Comment by naasking

Comment by naasking 3 days ago

8 replies

> "I want this button to be bigger", formalizing it can't be a formal process.

    while (!is_button_big_enough()) {
       button.scaleUp(1.1);
    }
This is one trivial way to do it, and seems like it would be formalizable. is_button_big_enough is simply an input to whatever process is responsible for judging such a thing, whether that be a design specification or perhaps input from a person.
tsimionescu 3 days ago

You've translated my informal problem statement into a quasi-formal process, using your inherent natural language processing skills, and your knowledge of general human concepts like size. But you haven't explained the formal process you followed to go from my problem statement to this pseudocode.

And your pseudocode template only works for one particular kind of informal problem statement. If I instead have the problem "how much money do I need to buy this house and this chair?", or "does this byte fit in my mouth?", your general form will not work.

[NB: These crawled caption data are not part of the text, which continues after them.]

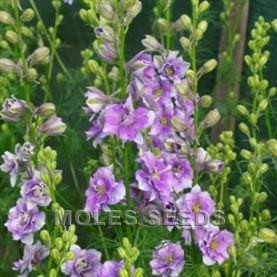 Larkspur Limelight Light Blue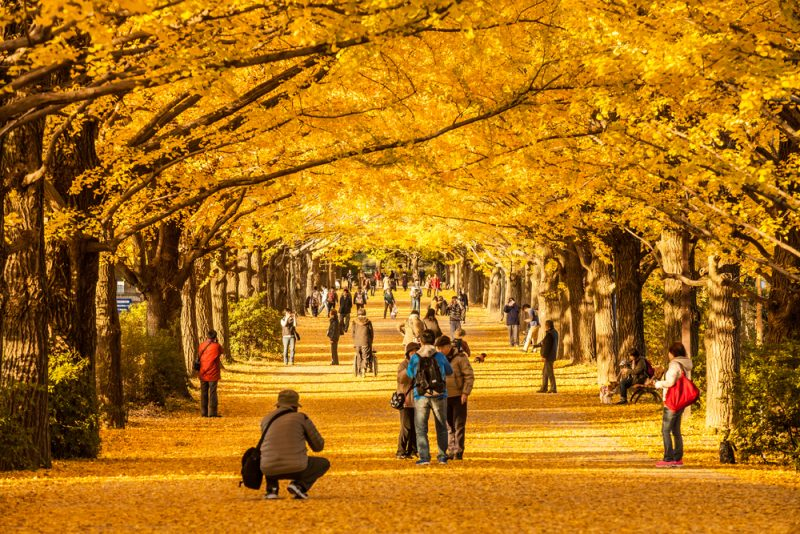 10 Best Places To See Autumn Scenery In Japan Japan Inside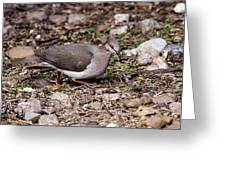 Whitetipped Dove Greeting Card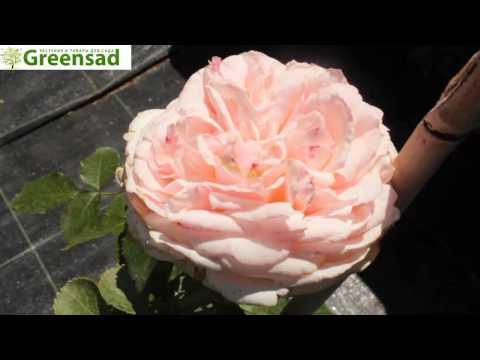 Роза плетистая Эден Роуз - видео-обзор от Greensad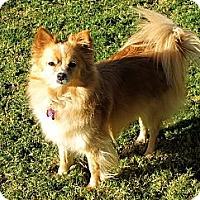 Adopt A Pet :: TINKER BELLA - Phoenix, AZ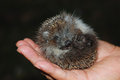 Baby hedgehog tiny in sombody s hand Stock Images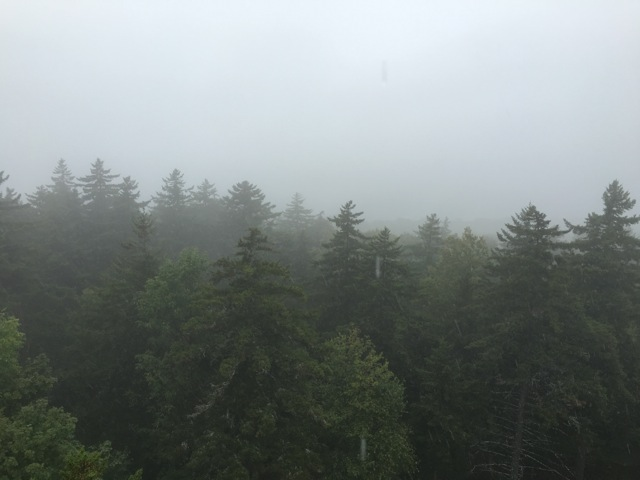 Allis State Park, Vermont, from the Fire Tower, rainy day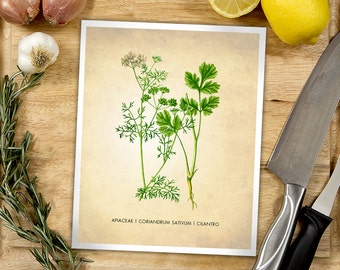 Cilantro Herb Art Print, Herbs Art Print, Cilantro Poster, Cooking Herb Print, Cilantro Art Print, Cilantro Kitchen Art Print, Kitchen Decor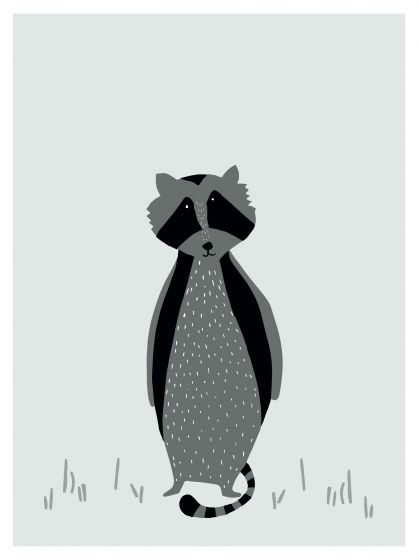 Poster - Mr. Raccoon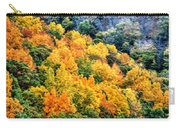 0027 Letchworth State Park Series   Carry-all Pouch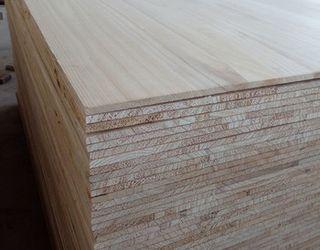 З 1 га павловнії можна отримати 400-500 куб. м деревини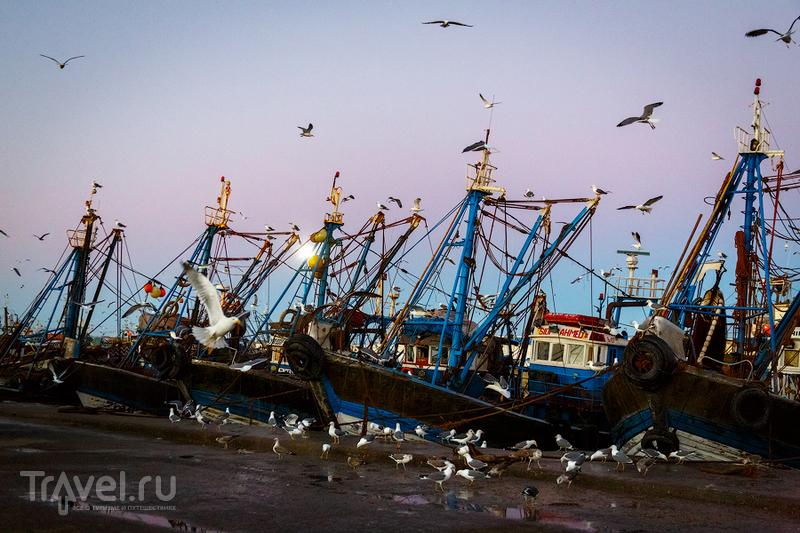 Золотое утро в порту Эссуэйры / Фото из Марокко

And what's more, you haven't actually produced a formally solvable problem definition, that we could analyze for complexity and computability, because you rely on two completely unspecified functions. Where is the formal defintion of a button? Is it a physical push button or a UI control or a clothing button? What does it mean that it is bigger or smaller? When do we know it's big enough, is that computable? And how do we scale it up? Do we increase its volume? Its surface area? One of its sides? Or maybe the radius? And how do we go about doing that? All of these, and many more, need to be explicitly defined in order to apply any kind of formal analysis to this problem. And there is no formal way to do so in a way that matches the intent of whoever posed the problem.

  • naasking 3 days ago

    > And what's more, you haven't actually produced a formally solvable problem definition, that we could analyze for complexity and computability, because you rely on two completely unspecified functions. Where is the formal defintion of a button?

    Well your statement was underspecified. You said "I want this button bigger". There are procedures to translate informal statements to formal ones, but one basic step is underspecified referents are delegated to abstractions that encapsulate those details, so "this button" designates some kind of model of a button, and "I" refers to a subject outside the system thereby implying some kind of interactive process to query the subject whether the model is satisfactory, eg. a dialog prompt asking "Is this button big enough now?"

    You call these skills "inherent", but humans are not magical. We employ bug riddled poorly specified procedures for doing this kind of interpretive work, and LLMs have already started to do this too, and they'll only get better. Is asking a deterministic LLM to generate a formal specification or program to achieve some result a formal process? I don't think these lines are as clear as many think, not anymore.

    • tsimionescu 2 days ago

      I think we're mostly agreed actually. I'm not trying to claim that this is an unsolvable problem, just that it's a difficult problem that we don't have a solution for yet. And yes, LLMs are probably our best tool so far. And asking for clarifying questions is clearly a part of the process.

      I will say that there is also a possibility the general form of the formal problem is in fact uncomputable. It seems possible to me it might be related to the halting problem. But, until we have a formal specification of it, we won't know, of course.

freejazz 3 days ago

What is the repeatable method by which you came to that conclusion? That is what needs to be formalized for your response to make sense.

  • naasking 3 days ago

    There are procedures for translating informal statements to formal ones. If I submit such informal statements to an LLM and ask it to generate a spec or program to achieve some result, that can be made repeatable. There are various arrangements to make this more robust, like having another LLM generate test cases to check the work of the other. Does this qualify?